**GOAL**
Reproduce the material below, putting "washer door" in place of every "dryer door" and leaving everything else as it is.

■ ■ ■ ■ ■ ■ ■

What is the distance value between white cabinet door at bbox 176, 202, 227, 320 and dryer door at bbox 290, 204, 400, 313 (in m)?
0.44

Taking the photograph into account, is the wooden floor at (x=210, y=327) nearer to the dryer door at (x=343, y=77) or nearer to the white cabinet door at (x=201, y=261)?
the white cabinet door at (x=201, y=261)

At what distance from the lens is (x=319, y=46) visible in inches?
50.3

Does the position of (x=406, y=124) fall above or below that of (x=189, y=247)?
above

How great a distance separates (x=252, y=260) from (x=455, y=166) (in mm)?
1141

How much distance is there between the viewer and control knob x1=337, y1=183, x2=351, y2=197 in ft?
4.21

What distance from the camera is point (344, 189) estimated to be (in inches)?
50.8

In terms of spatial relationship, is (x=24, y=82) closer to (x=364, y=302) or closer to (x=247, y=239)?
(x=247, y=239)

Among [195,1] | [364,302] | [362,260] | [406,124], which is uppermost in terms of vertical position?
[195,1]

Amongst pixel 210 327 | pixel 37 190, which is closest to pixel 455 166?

■ ■ ■ ■ ■ ■ ■

**SOLUTION TO THE EXERCISE**
What is the distance value between white cabinet door at bbox 176, 202, 227, 320 and washer door at bbox 290, 204, 400, 313 (in m)?
0.44

Taking the photograph into account, is the wooden floor at (x=210, y=327) nearer to the washer door at (x=343, y=77) or nearer to the white cabinet door at (x=201, y=261)?
the white cabinet door at (x=201, y=261)

At what distance from the lens is (x=319, y=46) visible in inches?
50.3

Does the position of (x=406, y=124) fall above or below that of (x=189, y=247)?
above

How great a distance separates (x=252, y=260) from (x=455, y=166) (in mm)?
1141

How much distance is there between the viewer and control knob x1=337, y1=183, x2=351, y2=197 in ft?
4.21

What distance from the camera is point (344, 189) estimated to be (in inches)?
50.8

In terms of spatial relationship, is (x=24, y=82) closer to (x=364, y=302) or closer to (x=247, y=239)?
(x=247, y=239)

Among [195,1] | [364,302] | [362,260] | [406,124], which is uppermost in terms of vertical position?
[195,1]

Amongst pixel 210 327 | pixel 37 190, which is closest to pixel 455 166?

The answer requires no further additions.